I know T = |T| U but cant seem to compute U ( U partial isometry ) –  user48931 Dec 17 '12 at 19:21
    
Write out the 'matrix' for $T$. The partial isometry should be fairly clear. –  copper.hat Dec 17 '12 at 20:19
    
cant seem to get this hint –  user48931 Dec 17 '12 at 20:34
    
$\begin{bmatrix}0 & 0 & \cdots \\ \text{sgn}\, a_1 & 0 & \cdots \\ 0 & \text{sgn}\, a_2 & \cdots \\ \vdots & &\end{bmatrix}$ (or something like $\frac{a_n}{|a_n|}$ if complex). –  copper.hat Dec 17 '12 at 20:49

1 Answer 1

It is easy to check that $T^*Te_n=|a_n|^2\,e_n$ for all $n$. So $|T|\,e_n=|a_n|\,e_n$ for all $n$. Now, if $T=|T|\,U$, then $$ \langle Te_j,e_k\rangle=\langle |T|Ue_j,e_k\rangle=\langle Ue_j,|T|e_k\rangle=|a_k|\,\langle Ue_j,e_k\rangle. $$ This shows that $U$ is the operator $Ue_n=\frac1{|a_n|}\,Te_n=\arg(a_n)\,e_{n+1}$.

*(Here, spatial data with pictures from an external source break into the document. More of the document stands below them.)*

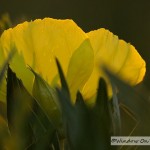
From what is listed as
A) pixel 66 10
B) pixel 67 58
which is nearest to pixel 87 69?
pixel 67 58

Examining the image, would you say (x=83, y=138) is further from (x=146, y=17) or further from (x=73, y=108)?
(x=146, y=17)

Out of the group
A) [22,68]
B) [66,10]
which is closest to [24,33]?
[22,68]

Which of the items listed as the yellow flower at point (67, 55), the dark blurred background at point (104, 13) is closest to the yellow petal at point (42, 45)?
the yellow flower at point (67, 55)

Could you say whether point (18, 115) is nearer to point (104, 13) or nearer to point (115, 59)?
point (115, 59)

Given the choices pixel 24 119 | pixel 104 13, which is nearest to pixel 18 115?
pixel 24 119

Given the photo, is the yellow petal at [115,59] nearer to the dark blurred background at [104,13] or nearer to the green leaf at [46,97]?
the green leaf at [46,97]

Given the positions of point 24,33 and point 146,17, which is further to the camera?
point 146,17
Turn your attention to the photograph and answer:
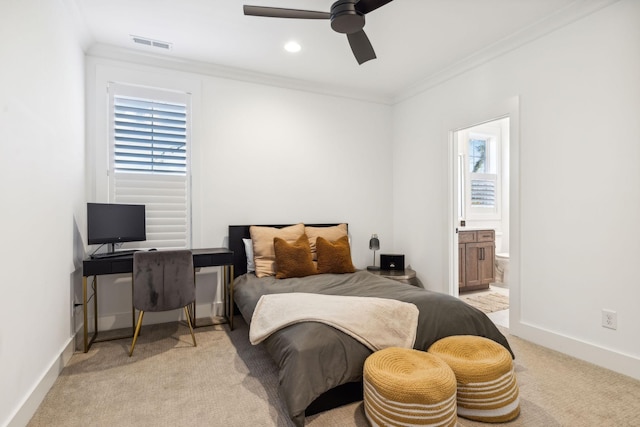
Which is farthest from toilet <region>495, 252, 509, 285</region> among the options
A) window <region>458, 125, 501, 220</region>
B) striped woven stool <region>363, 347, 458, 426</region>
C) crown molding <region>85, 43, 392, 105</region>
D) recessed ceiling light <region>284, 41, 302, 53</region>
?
recessed ceiling light <region>284, 41, 302, 53</region>

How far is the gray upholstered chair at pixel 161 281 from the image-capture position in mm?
2752

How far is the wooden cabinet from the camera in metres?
4.70

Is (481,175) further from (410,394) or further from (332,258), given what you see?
(410,394)

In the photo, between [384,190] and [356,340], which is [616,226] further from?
[384,190]

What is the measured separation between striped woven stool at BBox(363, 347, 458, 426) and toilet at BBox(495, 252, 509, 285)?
4113mm

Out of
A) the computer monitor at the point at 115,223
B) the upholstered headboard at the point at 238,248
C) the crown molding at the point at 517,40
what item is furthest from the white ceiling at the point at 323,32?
the upholstered headboard at the point at 238,248

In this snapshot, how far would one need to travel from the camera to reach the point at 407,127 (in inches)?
180

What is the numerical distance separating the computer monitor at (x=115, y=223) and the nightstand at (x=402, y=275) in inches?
106

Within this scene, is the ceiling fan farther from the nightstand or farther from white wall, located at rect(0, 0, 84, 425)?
the nightstand

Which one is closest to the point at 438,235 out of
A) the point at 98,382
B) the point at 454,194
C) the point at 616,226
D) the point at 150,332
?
the point at 454,194

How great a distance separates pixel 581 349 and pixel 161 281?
11.1ft

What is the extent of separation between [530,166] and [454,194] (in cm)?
98

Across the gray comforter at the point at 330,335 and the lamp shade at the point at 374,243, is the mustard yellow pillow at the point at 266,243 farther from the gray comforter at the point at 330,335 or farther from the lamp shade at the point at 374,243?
the lamp shade at the point at 374,243

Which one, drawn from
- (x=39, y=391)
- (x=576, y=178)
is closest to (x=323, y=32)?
(x=576, y=178)
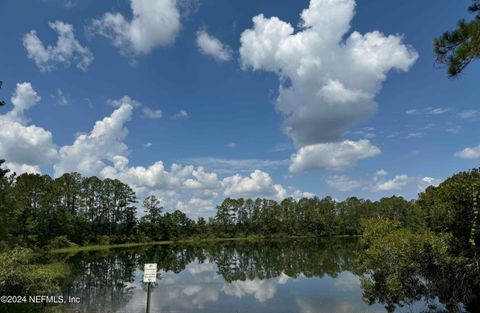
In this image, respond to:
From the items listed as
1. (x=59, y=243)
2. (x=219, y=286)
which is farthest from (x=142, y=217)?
(x=219, y=286)

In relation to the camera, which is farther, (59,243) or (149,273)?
(59,243)

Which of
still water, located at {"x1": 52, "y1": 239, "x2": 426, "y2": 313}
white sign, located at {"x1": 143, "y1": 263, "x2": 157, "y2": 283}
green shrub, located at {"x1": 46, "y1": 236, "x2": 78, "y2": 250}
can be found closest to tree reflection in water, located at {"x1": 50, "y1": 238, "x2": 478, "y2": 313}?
still water, located at {"x1": 52, "y1": 239, "x2": 426, "y2": 313}

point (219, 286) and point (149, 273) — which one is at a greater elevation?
point (149, 273)

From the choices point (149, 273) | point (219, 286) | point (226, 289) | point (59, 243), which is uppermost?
point (59, 243)

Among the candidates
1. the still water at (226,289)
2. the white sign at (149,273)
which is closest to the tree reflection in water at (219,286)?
the still water at (226,289)

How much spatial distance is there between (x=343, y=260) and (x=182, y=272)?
22.7 metres

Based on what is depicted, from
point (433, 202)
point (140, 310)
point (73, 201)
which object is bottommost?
point (140, 310)

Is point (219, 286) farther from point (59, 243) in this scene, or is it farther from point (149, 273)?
point (59, 243)

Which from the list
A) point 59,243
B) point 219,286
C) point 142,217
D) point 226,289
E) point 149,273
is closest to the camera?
point 149,273

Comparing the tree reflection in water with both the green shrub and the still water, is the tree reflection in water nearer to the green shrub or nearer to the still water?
the still water

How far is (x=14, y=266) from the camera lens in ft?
65.4

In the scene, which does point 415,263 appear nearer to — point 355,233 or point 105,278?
point 105,278

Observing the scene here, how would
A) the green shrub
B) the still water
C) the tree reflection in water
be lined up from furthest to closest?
1. the green shrub
2. the tree reflection in water
3. the still water

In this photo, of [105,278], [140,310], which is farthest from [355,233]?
[140,310]
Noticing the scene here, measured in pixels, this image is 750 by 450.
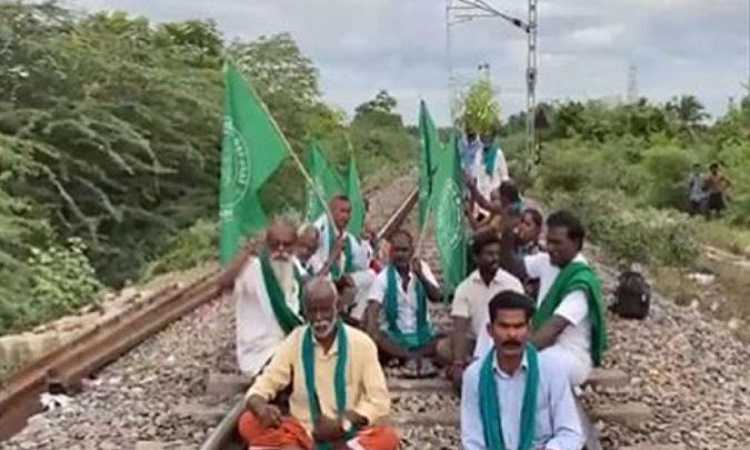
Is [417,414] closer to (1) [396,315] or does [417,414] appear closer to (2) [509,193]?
(1) [396,315]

As $T$ is compact if and only if $|T|$ is, the fact that $|T|$ is diagona and $a_1,a_2,\ldots$ are its eigenvalues imply that $T$ is compact if and only if $a_n\to0$.

As for Fredholm, if $a_n\to0$, then $T$ is compact so it cannot be Fredholm. If $a_n$ does not converge to zero, then the sequence is eventually bounded away from zero. This allows one to mimic what happens in the case of the shift (i.e. when $a_n=1$ for all $n$) to conclude that there exists $S$ such that $TS-I$ and $ST-I$ are compact. In conclusion $T$ is Fredholm precisely when it is not compact, i.e. when $a_n$ does not converge to zero.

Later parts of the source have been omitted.